#### [WORK TO DO]
Starting at the line that contains "Is the diced", print every remaining line of the entries, unchanged, and output nothing more.

···

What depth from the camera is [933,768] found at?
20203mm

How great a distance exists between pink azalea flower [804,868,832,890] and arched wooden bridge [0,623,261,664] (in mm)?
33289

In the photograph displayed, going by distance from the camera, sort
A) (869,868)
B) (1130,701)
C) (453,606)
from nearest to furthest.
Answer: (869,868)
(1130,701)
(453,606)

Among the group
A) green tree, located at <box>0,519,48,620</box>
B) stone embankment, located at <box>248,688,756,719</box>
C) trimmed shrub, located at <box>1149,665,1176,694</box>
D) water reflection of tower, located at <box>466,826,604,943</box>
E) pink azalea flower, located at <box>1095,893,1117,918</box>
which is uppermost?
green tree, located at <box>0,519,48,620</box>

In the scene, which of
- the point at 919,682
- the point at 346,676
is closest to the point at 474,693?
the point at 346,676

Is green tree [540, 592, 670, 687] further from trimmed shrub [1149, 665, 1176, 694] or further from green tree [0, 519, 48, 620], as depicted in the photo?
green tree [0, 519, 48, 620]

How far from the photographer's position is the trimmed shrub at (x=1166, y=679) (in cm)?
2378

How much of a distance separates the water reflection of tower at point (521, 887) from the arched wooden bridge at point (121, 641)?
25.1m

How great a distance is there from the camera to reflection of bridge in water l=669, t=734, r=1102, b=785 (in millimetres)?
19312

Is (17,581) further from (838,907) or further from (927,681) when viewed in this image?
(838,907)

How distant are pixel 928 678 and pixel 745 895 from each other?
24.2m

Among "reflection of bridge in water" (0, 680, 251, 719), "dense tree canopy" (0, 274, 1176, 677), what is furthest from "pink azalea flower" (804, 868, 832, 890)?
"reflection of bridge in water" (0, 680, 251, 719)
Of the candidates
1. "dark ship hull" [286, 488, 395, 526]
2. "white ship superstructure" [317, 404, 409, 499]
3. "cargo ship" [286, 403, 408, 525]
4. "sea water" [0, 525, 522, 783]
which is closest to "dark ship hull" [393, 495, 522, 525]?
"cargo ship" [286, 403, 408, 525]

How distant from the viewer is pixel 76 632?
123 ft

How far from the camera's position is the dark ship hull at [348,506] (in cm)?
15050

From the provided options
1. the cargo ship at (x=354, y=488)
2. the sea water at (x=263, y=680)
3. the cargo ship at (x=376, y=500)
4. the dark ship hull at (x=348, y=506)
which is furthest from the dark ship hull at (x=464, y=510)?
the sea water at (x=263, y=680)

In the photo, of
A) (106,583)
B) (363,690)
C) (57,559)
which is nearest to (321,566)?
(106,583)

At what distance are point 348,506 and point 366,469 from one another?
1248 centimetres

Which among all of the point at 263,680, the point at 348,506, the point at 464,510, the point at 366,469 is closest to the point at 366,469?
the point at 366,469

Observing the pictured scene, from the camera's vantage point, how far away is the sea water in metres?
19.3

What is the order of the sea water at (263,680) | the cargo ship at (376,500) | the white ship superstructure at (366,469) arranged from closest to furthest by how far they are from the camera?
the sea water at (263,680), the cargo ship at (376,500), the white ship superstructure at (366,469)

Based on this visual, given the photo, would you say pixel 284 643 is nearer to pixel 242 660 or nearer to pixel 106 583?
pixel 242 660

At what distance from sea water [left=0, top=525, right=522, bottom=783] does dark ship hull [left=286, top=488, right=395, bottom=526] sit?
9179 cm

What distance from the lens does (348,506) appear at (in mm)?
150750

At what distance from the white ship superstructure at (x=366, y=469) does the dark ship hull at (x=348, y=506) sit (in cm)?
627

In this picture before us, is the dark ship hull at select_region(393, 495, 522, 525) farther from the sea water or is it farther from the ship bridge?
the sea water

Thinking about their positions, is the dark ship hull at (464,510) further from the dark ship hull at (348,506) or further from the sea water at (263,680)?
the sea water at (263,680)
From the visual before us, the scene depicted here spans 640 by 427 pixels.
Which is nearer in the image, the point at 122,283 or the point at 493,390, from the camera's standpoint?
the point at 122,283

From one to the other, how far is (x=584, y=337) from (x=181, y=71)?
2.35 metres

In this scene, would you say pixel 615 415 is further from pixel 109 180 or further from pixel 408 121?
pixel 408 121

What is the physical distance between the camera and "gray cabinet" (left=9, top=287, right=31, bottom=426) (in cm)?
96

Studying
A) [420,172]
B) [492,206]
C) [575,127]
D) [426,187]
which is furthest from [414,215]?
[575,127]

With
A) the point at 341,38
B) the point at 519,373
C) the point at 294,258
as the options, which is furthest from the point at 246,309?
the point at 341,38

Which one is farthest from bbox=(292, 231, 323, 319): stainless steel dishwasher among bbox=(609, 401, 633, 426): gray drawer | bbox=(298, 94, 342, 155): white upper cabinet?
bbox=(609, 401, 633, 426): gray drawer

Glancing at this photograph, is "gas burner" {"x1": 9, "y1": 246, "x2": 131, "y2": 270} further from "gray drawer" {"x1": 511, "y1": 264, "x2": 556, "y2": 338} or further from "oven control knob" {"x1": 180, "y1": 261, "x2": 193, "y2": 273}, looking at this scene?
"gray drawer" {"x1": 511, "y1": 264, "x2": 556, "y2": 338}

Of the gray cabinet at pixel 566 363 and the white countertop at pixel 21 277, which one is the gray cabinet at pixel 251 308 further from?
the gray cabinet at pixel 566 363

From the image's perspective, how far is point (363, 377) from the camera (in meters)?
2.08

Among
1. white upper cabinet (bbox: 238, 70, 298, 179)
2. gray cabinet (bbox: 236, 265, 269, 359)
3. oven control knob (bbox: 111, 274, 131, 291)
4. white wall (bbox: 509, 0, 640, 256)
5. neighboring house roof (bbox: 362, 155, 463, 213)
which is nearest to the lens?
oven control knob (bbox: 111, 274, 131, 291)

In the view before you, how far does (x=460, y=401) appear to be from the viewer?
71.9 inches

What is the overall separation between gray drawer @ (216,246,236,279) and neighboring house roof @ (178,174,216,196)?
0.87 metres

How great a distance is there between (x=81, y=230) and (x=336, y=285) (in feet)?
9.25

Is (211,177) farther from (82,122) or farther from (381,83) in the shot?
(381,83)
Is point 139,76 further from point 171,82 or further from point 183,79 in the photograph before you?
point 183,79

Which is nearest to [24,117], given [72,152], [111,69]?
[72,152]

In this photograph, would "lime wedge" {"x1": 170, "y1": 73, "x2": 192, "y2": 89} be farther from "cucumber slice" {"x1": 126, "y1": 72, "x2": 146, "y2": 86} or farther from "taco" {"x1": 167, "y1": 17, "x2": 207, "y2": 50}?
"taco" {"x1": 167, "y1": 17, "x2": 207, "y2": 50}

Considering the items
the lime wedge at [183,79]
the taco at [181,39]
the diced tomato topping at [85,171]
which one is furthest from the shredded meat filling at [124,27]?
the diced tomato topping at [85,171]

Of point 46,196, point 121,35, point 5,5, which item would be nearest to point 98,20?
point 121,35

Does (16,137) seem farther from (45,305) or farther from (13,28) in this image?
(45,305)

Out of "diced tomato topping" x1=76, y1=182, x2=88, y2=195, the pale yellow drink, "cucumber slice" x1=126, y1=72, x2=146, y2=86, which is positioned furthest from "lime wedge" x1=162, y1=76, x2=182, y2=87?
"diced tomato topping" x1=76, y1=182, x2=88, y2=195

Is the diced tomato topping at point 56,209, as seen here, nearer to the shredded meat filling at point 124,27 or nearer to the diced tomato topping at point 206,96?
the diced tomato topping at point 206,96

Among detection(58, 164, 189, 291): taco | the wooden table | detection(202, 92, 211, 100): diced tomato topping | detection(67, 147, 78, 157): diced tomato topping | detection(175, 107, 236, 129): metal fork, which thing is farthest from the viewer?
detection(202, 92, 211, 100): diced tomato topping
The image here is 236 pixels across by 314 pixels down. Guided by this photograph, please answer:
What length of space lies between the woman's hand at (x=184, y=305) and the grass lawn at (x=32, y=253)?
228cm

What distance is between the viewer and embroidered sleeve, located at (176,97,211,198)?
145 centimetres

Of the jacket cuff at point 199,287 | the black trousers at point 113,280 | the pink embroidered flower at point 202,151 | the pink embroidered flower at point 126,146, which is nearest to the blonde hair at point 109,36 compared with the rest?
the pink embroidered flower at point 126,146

···

#### [FINISHED EXERCISE]
Is the diced tomato topping at point 56,209, as seen here, nearer to the shredded meat filling at point 124,27 or nearer to the diced tomato topping at point 206,96?
the diced tomato topping at point 206,96

Among detection(58, 164, 189, 291): taco | the wooden table | detection(202, 92, 211, 100): diced tomato topping | detection(67, 147, 78, 157): diced tomato topping | detection(175, 107, 236, 129): metal fork, which thing is farthest from the viewer?
detection(202, 92, 211, 100): diced tomato topping
The image here is 236 pixels across by 314 pixels down. Guided by this photograph, please answer:
What length of space lies between the woman's hand at (x=184, y=305) and the grass lawn at (x=32, y=253)?
228cm

What distance is between the viewer and embroidered sleeve, located at (176,97,211,198)?
145 centimetres

Of the jacket cuff at point 199,287 | the black trousers at point 113,280 | the pink embroidered flower at point 202,151 | the pink embroidered flower at point 126,146, which is nearest to the blonde hair at point 109,36 compared with the rest?
the pink embroidered flower at point 126,146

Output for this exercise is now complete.